Instructions to follow: Starting with the line below that holds "Nature Divine iPhone" and stopping after the line that holds "Green Abstract Art Deco Flower", transcribe the lines exactly, leaving out all pictures.

(Data to process begins)

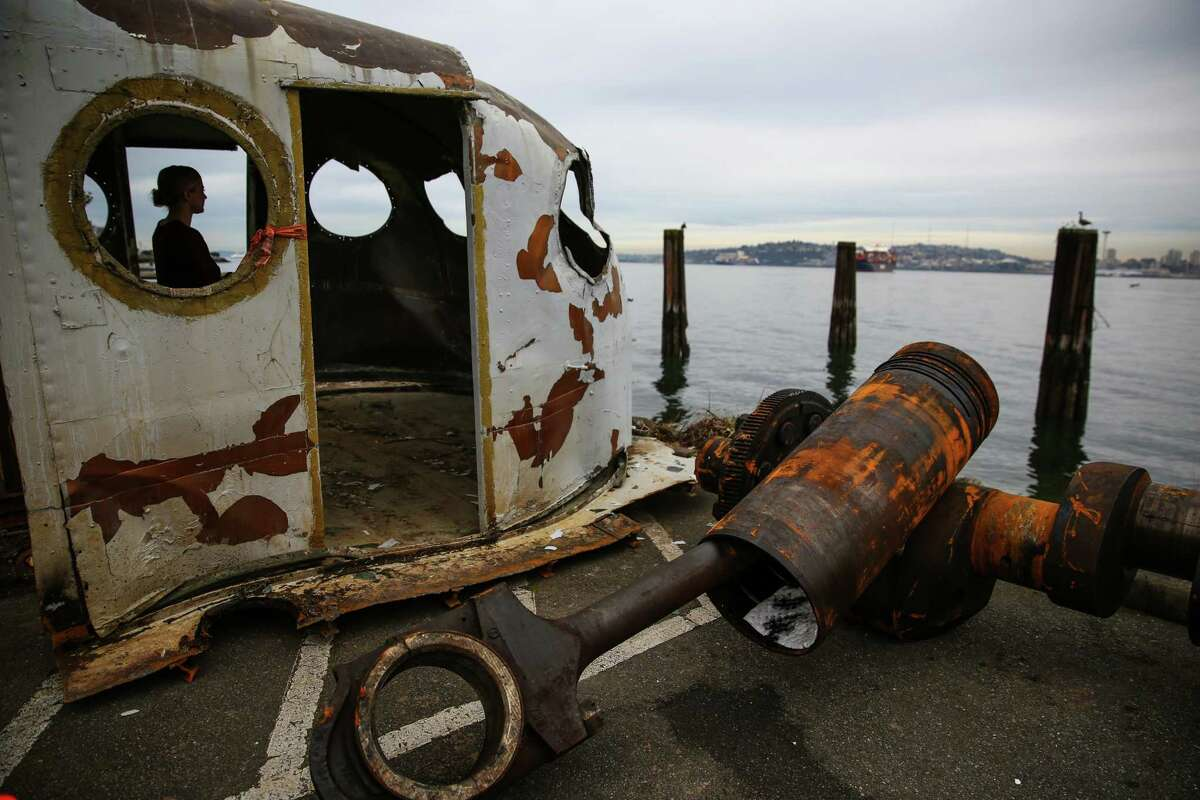 The wheelhouse, a piston and a crankshaft from the historic ferry Kalakala are shown outside of Salty's on Alki. Salty's restaurant owner Gerry Kingen purchased parts of the historic ferry Kalakala after the ship was dismantled. After years of efforts to preserve the ferry, it finally met its end at a graving dock in Tacoma. Photographed on Wednesday, February 11, 2015.
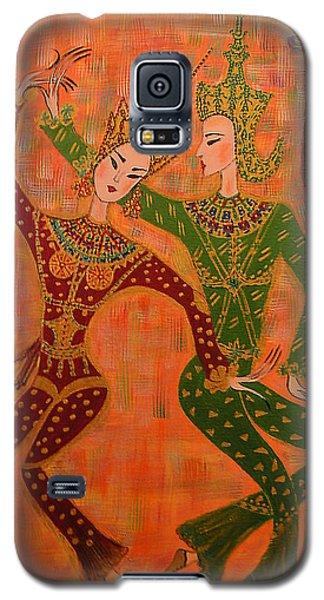 Asian Dancers Galaxy S5 Case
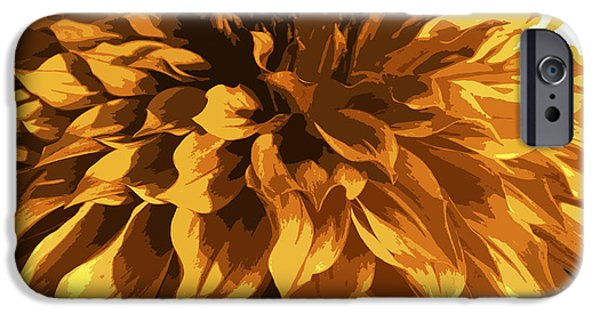 Nature Divine iPhone Cases - Abstract Flowers 14 iPhone Case by Sumit Mehndiratta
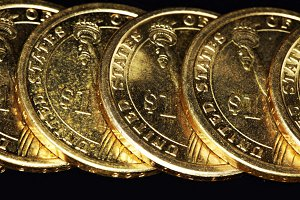 one US dollar coins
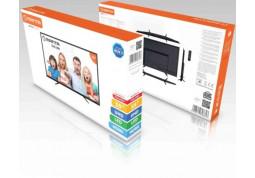 Телевизор MANTA 55LUN57L купить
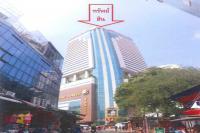 ห้องชุดหลุดจำนอง ธ.ธนาคารทหารไทยธนชาต คลองมหานาค ป้อมปราบศัตรูพ่าย กรุงเทพมหานคร
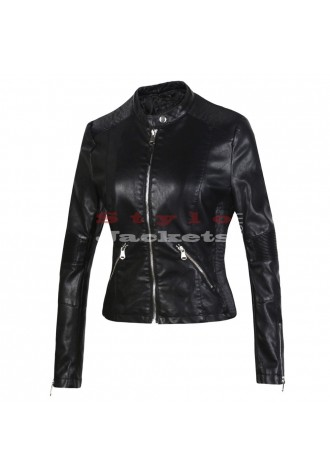 Fashion Slim Fit Motorcycle Ladies Leather Jacket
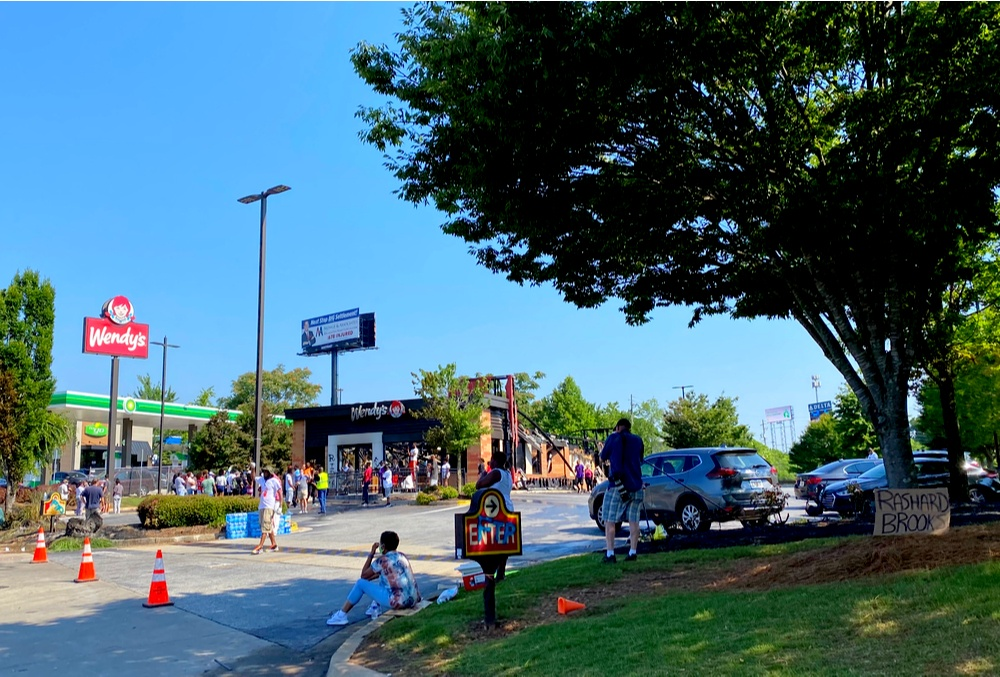 New CHOP starts in Atlanta Wendy's, rioters back gun rights and border control. The scene of the Brooks shooting is now off limits to police…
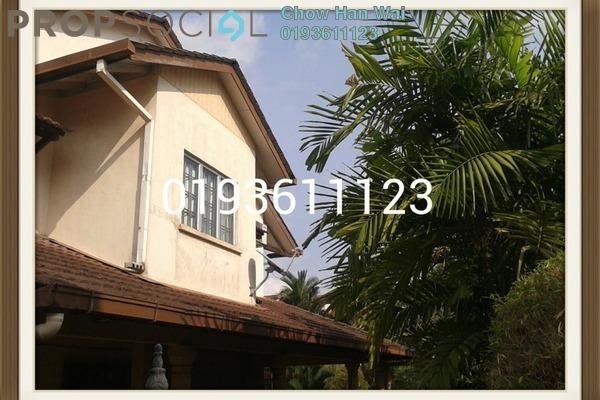 1st floor balcony h6fvpzrfsuc5lqbslr q small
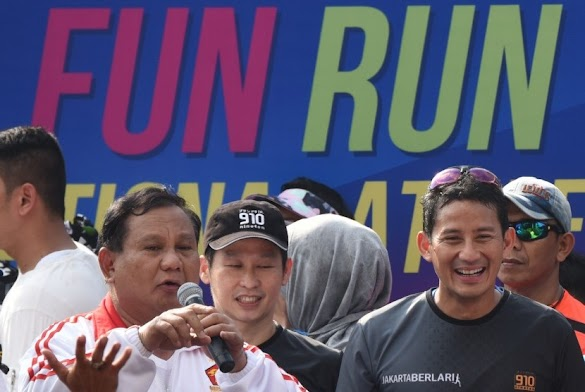 Di Menit Akhir Muncul Nama Sandiaga untuk Cawapres Prabowo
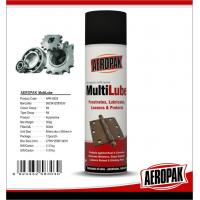 Protective Multi Purpose Lubricant Spray To Remove Surface Rust Or Moisture Manufactures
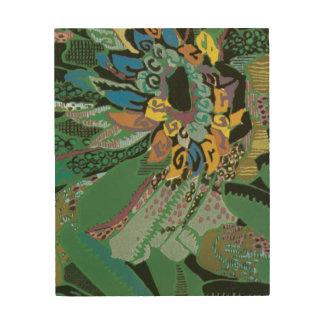 Green Abstract Art Deco Flower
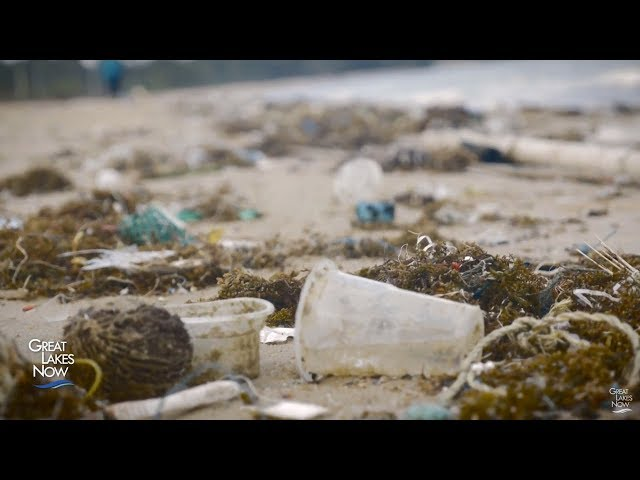 Microplastics in the Lakes - Great Lakes Now - 1004 - Segment 2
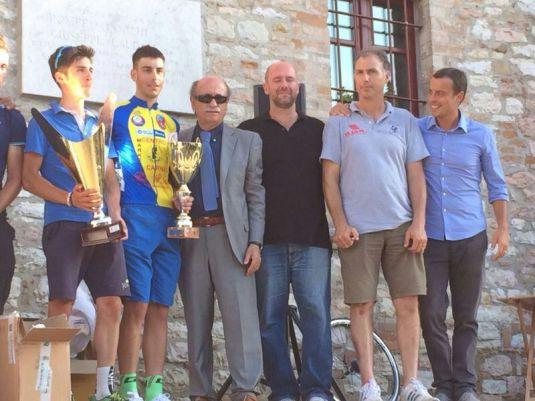 Ciclismo, disputata la Coppa Città di Corciano - 1° Memorial Sestilio Pioppi 11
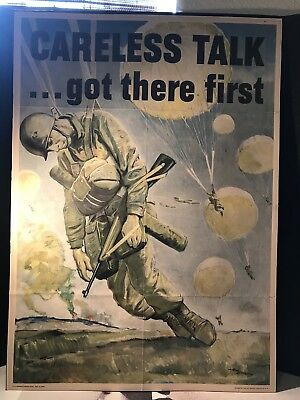 Antique Original WWII Propaganda Poster 1944 Careless Talk Got There First. Rare
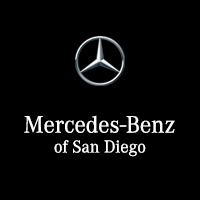 Mercedes-Benz of San Diego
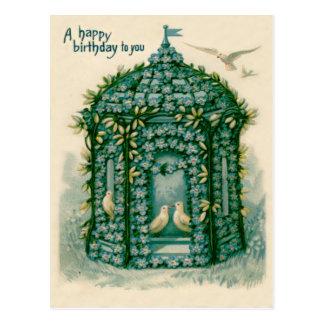Forget-Me-Not Birdhouse Dove Postcard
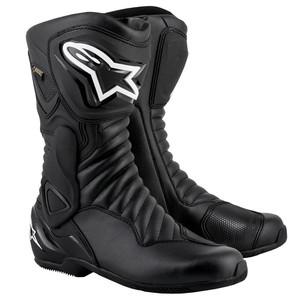 Alpinestars SMX-6 V2 Goretex Boot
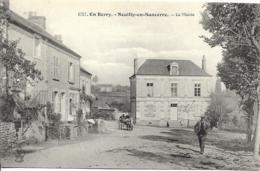 D18 - NEUILLY EN SANCERRE - LA MAIRIE - EN BERRY - Couple Dans Une Calèche - Homme à Casquette Mains Dans Les Poches - Autres Communes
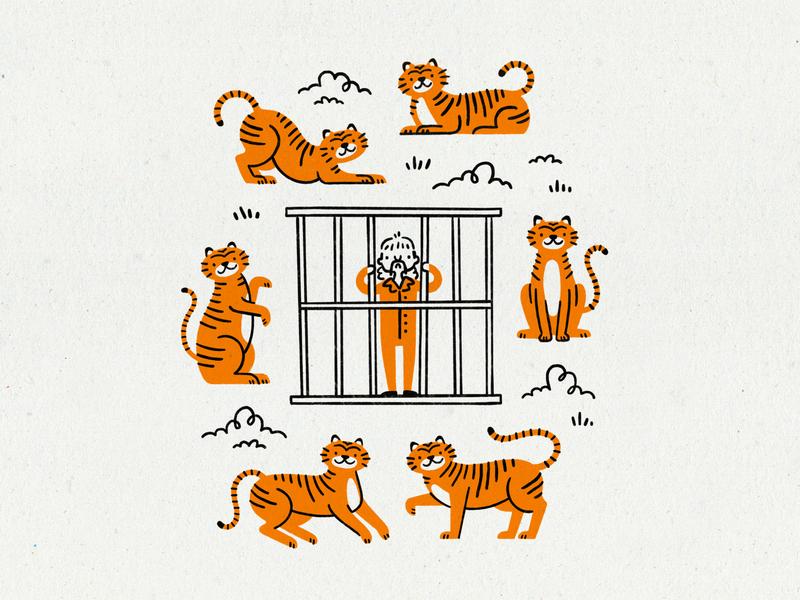Tiger King animals zoo criminal prison orange tigers illustration netflix big cat cat tiger oklahoma joe exotic tiger king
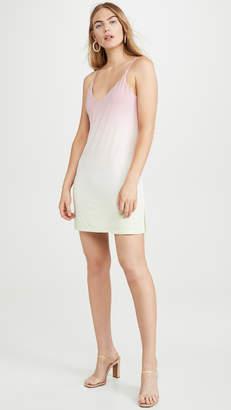 Young Fabulous & Broke Mini Slip Dress
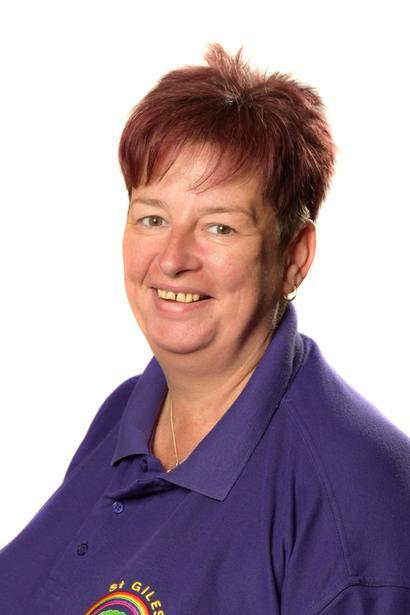 Shelley Bontoft - Midday Supervisor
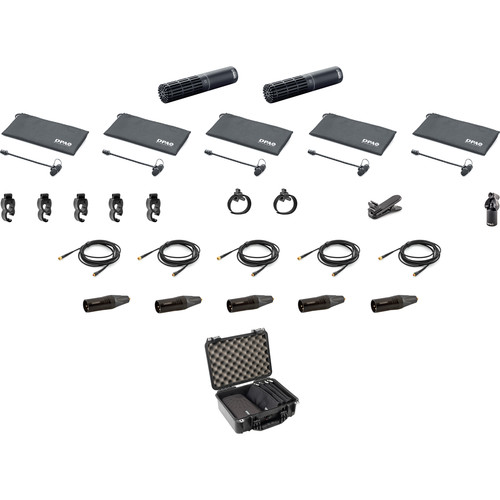 DPA Microphones d:vote Clip Microphone Kit 2 for Drums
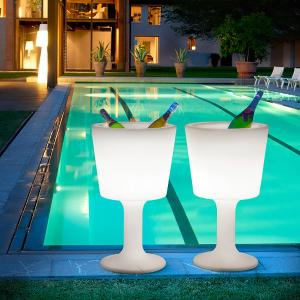 Light Drink Bottle/Ice Holder  Complementi SI-DRL075 1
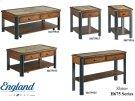 Slaton Tables H675 Product Image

(Data to process ends)

Reply to the exercise:
 Nature Divine iPhone Cases - Abstract Flowers 14 iPhone Case by Sumit Mehndiratta
 one US dollar coins
 Телевизор MANTA 55LUN57L купить
 ห้องชุดหลุดจำนอง ธ.ธนาคารทหารไทยธนชาต คลองมหานาค ป้อมปราบศัตรูพ่าย กรุงเทพมหานคร
 Fashion Slim Fit Motorcycle Ladies Leather Jacket
 New CHOP starts in Atlanta Wendy's, rioters back gun rights and border control. The scene of the Brooks shooting is now off limits to police…
 1st floor balcony h6fvpzrfsuc5lqbslr q small
 Di Menit Akhir Muncul Nama Sandiaga untuk Cawapres Prabowo
 Protective Multi Purpose Lubricant Spray To Remove Surface Rust Or Moisture Manufactures
 Green Abstract Art Deco Flower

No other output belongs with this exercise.